A pipeline gas self-closing valve and a monitoring and control method having the self-closing valve

Technical Field

The present invention relates to the technical field of pipeline gas valves, and more specifically to a pipeline gas self-closing valve and a monitoring and control method having the self-closing valve.

Background Art

The pipeline gas self-closing valve is generally installed upstream of the indoor stove to cut off the gas when the pressure and flow of the gas system are abnormal, and the gas supply will be restored manually after the cause of the fault is found and eliminated. The self-closing valve has three protection modes: overcurrent, overpressure and underpressure. Its overcurrent automatic closing can effectively solve the rapid gas leakage accidents caused by the detachment and rupture of the indoor rubber hose. The overpressure automatic closing of the self-closing valve can prevent the damage of gas equipment or gas leakage accidents caused by the sudden increase of indoor pipeline pressure. The underpressure automatic closing of the self-closing valve can prevent the emptying of the user's branch pipe caused by the reduction of gas pressure or gas outage maintenance.

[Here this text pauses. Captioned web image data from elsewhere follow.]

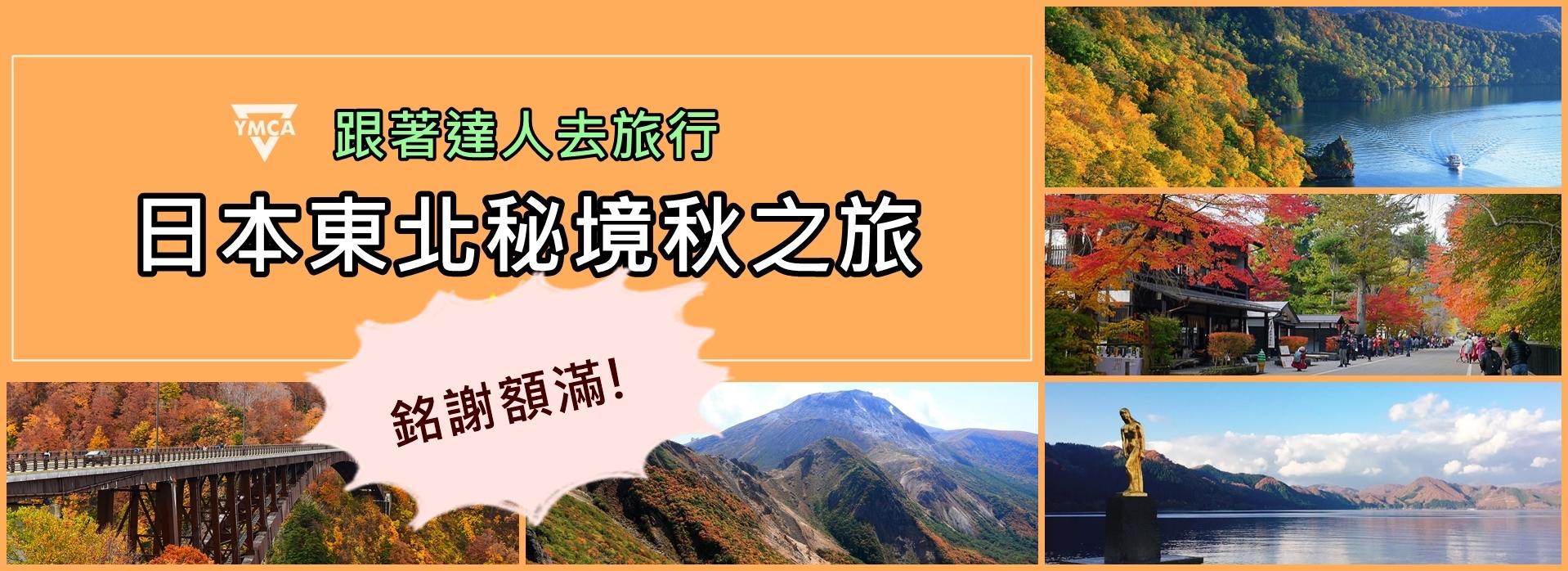 日本東北秘境賞楓行
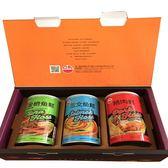 【味一食品】歡欣禮盒三入組(250G海苔芝麻鮪魚鬆、250G三文魚鬆、200G豬肉鬆)(含運)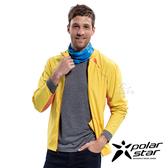 PolarStar 中性 休閒抗UV連帽外套『土黃』P18105 休閒 露營 防曬 透氣 吸濕 排汗 彈性 抗紫外線
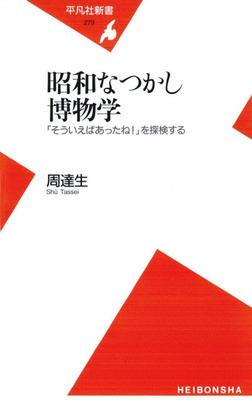 昭和なつかし博物学-電子書籍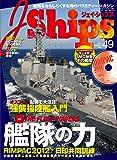 J Ships (ジェイ・シップス) 2012年 09月号 [雑誌]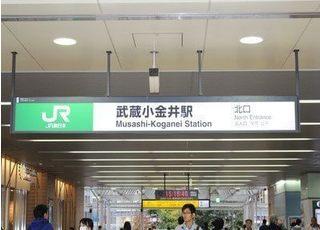 最寄りの駅は、武蔵小金井駅です。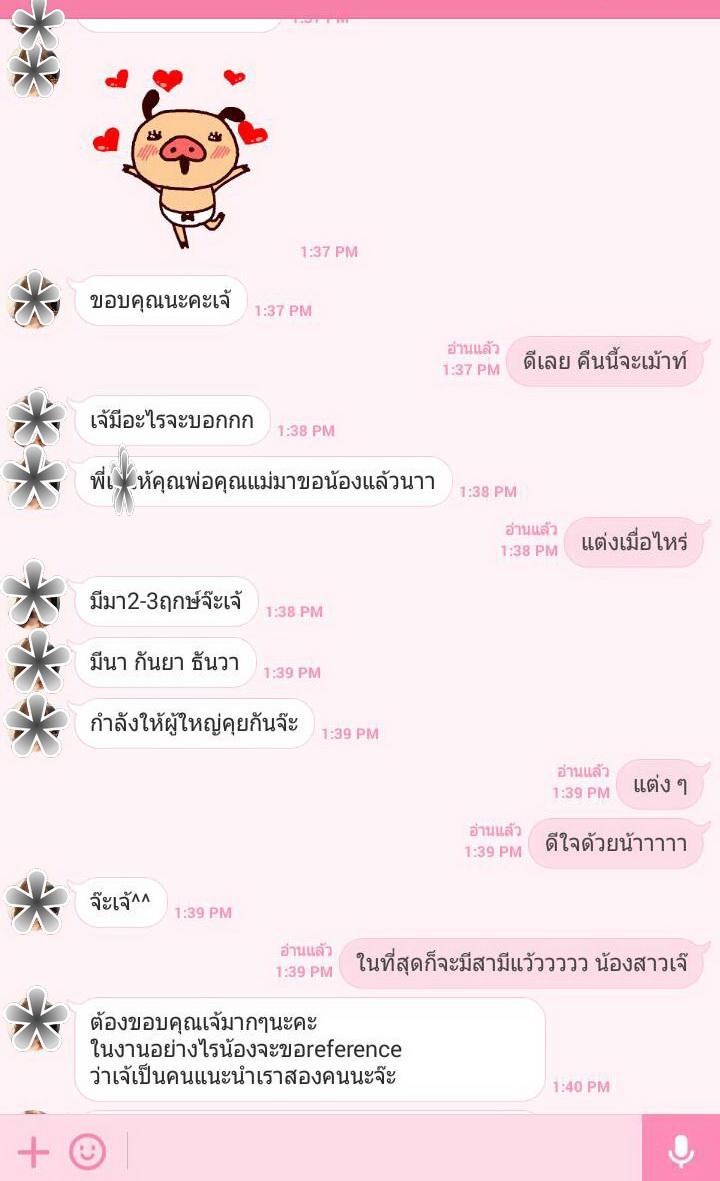 1171736 บริษัทจัดหาคู่ BangkokMatching ให้บริการจัดหาคู่ หาแฟน หาคู่คนไทย ต่างชาติ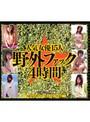 人気女優15人◆野外ファック4時間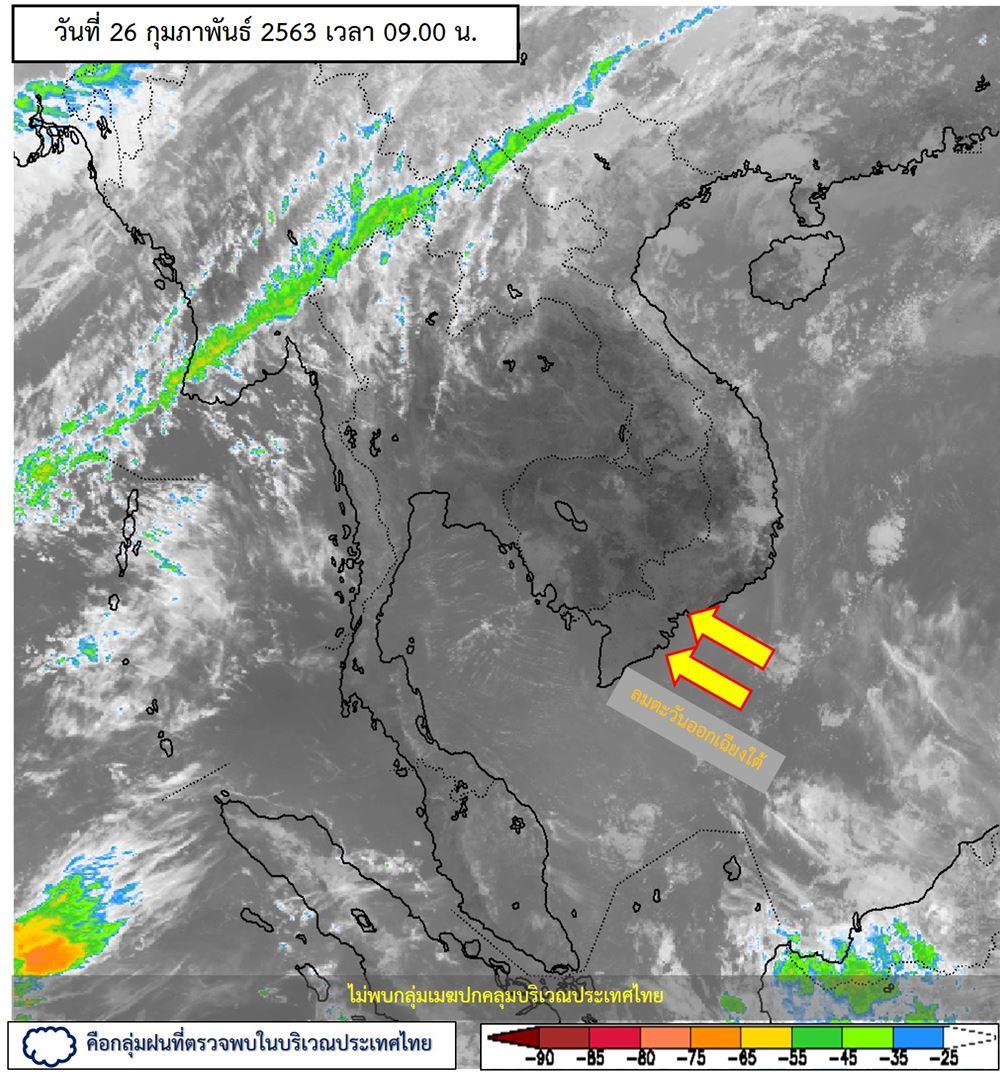 พยากรณ์อากาศประจำวันที่ 26 กุมภาพันธ์ 2563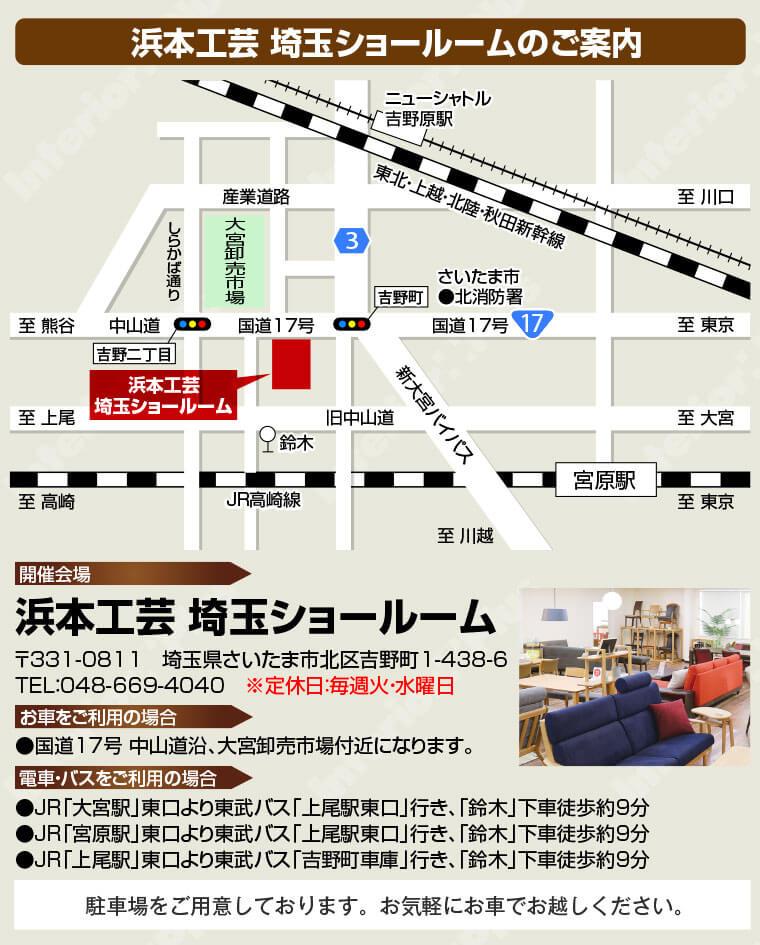 浜本工芸 埼玉ショールームへのアクセス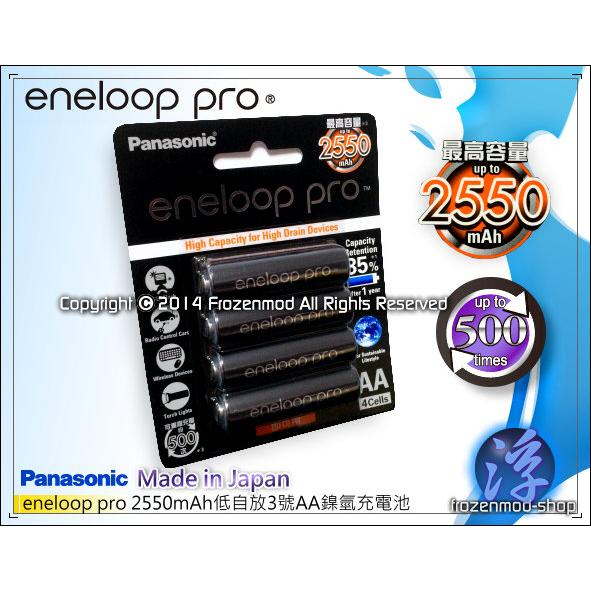 Panasonic eneloop pro 貨3 4 號低自放 製單顆售價105 元買4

The pipeline gas self-closing valve itself can automatically close without electricity or other external power when the gas pipeline supply pressure is overcurrent, underpressure, or overpressure, and must be manually restored to reopen. The actual working state of the pipeline gas self-closing valve can only be known through manual inspection. Therefore, the special working mode of the pipeline gas self-closing valve makes it very difficult to digitize the status information of the pipeline gas overcurrent, underpressure, and overpressure and upload it to the cloud to realize remote perception of the working state of the pipeline gas self-closing valve. Therefore, it is impossible for the gas company to grasp the gas operation status in real time and notify users in time that the pipeline gas abnormality requires inspection and maintenance, which seriously hinders the improvement of gas safety and service quality.

Summary of the invention

The technical problem to be solved by the present invention is to provide a pipeline gas self-closing valve, which can automatically sense the working status of the self-closing valve. This detection information can be used to build a service platform, so that the gas company can grasp the gas operation status in real time and can promptly notify the user of pipeline gas abnormalities that require inspection and maintenance, thereby improving the safety of gas use and improving the service quality of the gas company.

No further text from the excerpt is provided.